Saturday, June 14, 2008

A Heart All Aglow, A Life All Ablaze

by Jake Magee
www.oasisnorthvalley.org

In the establishment of ONV, I’ve been enthralled as of late on the vital connection between a person’s love for lost people and their effectiveness in reaching them. Expanding this to a church, what is the connection between a communities’ passion for reaching her community and her effectiveness in fulfilling that desire? Needless to say, the relationship is massive. I’ll be pleading with our two churches in the ensuring weeks the following position: If we have all the components of a healthy church in place, and yet as a group we have something less than a full-blown passion for lost people, we are fools to believe that we can still be successful. Without arguing that position here, I’d rather offer a positive example of a heart all aglow for the lost: George Whitefield.

George Whitefield, known as the “apostle of the English Empire” was one of the fire brands of the Great Awakening in the 18th century transatlantic revival. Born in Gloucester England in 1714, he died in Newburyport, Massachusetts in 1770. At the age of twenty-one, he converted to Christ and commenced one of the most remarkable evangelistic ministries of the English speaking world.

“Over the 34 years between his conversion and death in 1770 in Newburyport, Massachusetts, it is calculated that he preached around 18,000 sermons…if one included all of the talks that he gave, he probably spoke about a thousand times a year during his ministry…his sermons were delivered to massive congregations that numbered 10,000 to 20,000 or so.”
During these thirty-four years, Whitefield preached all throughout England, visited Ireland twice and journeyed to Scotland fourteen times. He crossed the Atlantic thirteen times, as well as spending eleven weeks in Bermuda.
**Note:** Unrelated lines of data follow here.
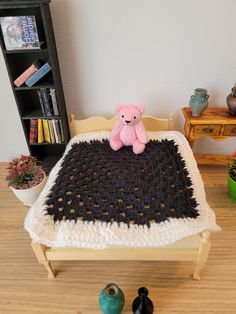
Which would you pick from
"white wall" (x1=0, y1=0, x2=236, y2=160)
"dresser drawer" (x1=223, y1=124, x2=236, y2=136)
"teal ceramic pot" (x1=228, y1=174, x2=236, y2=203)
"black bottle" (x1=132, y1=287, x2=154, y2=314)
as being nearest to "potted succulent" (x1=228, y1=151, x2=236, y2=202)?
"teal ceramic pot" (x1=228, y1=174, x2=236, y2=203)

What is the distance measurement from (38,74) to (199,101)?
120 centimetres

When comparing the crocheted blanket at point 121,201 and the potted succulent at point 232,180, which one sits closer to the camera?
the crocheted blanket at point 121,201

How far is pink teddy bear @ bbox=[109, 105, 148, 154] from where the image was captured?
5.44ft

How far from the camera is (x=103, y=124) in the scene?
201cm

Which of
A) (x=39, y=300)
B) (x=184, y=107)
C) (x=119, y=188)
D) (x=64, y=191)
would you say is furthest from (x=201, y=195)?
(x=39, y=300)

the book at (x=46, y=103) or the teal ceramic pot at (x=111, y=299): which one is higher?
the book at (x=46, y=103)

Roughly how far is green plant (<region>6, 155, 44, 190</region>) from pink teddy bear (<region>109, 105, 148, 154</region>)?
24.4 inches

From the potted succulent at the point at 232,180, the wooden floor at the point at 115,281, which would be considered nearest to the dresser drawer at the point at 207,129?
the potted succulent at the point at 232,180

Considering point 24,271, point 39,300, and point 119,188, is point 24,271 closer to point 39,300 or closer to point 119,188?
point 39,300

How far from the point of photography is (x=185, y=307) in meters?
1.26

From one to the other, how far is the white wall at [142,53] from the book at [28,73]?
0.71 feet

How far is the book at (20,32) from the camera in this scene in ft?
5.10

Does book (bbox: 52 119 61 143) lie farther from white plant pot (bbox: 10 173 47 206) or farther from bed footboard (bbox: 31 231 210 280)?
bed footboard (bbox: 31 231 210 280)

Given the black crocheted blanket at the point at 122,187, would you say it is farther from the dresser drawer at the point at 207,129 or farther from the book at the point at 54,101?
the book at the point at 54,101
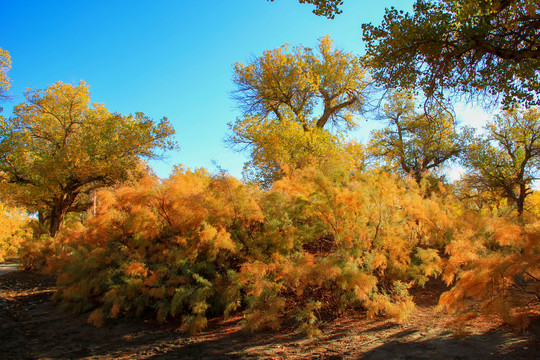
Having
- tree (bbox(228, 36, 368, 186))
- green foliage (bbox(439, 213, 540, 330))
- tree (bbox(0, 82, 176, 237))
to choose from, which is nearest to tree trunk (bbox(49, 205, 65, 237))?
tree (bbox(0, 82, 176, 237))

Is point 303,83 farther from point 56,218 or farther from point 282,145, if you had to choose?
point 56,218

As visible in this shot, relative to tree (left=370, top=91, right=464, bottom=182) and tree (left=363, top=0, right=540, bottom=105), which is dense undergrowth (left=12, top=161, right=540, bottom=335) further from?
tree (left=370, top=91, right=464, bottom=182)

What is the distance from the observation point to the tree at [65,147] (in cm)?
1385

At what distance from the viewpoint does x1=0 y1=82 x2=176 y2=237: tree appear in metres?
13.9

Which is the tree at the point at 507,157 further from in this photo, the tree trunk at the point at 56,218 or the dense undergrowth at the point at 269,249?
→ the tree trunk at the point at 56,218

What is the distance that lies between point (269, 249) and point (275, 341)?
147cm

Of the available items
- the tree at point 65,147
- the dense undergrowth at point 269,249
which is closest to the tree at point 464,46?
the dense undergrowth at point 269,249

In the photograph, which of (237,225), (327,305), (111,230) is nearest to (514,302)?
(327,305)

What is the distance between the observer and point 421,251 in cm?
581

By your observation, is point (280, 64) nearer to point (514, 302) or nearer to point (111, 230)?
point (111, 230)

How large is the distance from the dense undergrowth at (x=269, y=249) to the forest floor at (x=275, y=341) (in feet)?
0.78

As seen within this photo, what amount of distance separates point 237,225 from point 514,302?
387 cm

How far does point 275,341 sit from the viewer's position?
460 cm

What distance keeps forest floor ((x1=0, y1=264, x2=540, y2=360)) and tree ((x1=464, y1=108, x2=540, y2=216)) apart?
15828 mm
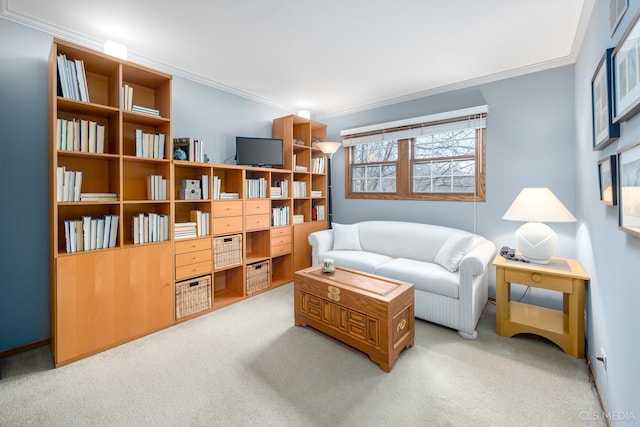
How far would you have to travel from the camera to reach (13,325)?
7.09 feet

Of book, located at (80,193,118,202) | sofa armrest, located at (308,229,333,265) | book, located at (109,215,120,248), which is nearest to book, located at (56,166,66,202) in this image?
book, located at (80,193,118,202)

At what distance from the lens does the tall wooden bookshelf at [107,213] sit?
2029mm

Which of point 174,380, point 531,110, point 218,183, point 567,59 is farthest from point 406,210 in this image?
point 174,380

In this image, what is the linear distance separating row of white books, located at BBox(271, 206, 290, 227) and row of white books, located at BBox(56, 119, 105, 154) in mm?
1904

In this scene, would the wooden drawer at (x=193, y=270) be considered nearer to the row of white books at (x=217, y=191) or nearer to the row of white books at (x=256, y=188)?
the row of white books at (x=217, y=191)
He preached in virtually every major town on the eastern seaboard of America (all when traveling 20 miles from home was a serious challenge). He’d preach “in fields and foundries, in ships, cemeteries, and pubs, atop horses and even a hangman’s scaffold, from stone walls and balconies, stair cases and windmills.”

He seized every opportunity to share Christ.
“God forbid that I should travel with anybody a quarter of an hour without speaking of Christ to them.”
Millions heard the gospel through his itinerant ministry.

What was the great source of his missional prowess and productivity? What can Whitefield teach us? Though he is dead, what would is he speaking to us?

Robert Philips, mid-nineteenth century biography of Whitefield, answers:

“the grand secret of Whitefield’s power was…his devotional spirit.”
Sarah Edwards similarly observed,

“He speaks from a heart all aglow with love.”
Looking back on his earlier years, Whitefield himself speaks of the source of his power:

“My food and drink was praising God and a fire was kindled in my soul and I was clothed with power…and could have spoken to the King.”
On his third preaching tour, he prayed

“Oh that I was a flame of pure and Holy Fire, and had a thousand lives to spend in the dear redeemer’s service.”
What was the great source of his missional prowess and productivity? His life was ablaze because his heart was aglow. What can Whitefield teach us? Though he is dead, what would he speak to us? Do everything to cultivate rich and radical affections for God and our neighbors, and watch your life blaze for his glory.

“14 For the love of Christ controls us, having concluded this, that one died for all, therefore all died; 15 and He died for all, so that they who live might no longer live for themselves, but for Him who died and rose again on their behalf. 16 Therefore from now on we recognize no one according to the flesh” ( 2 Corinthians 5:14-16).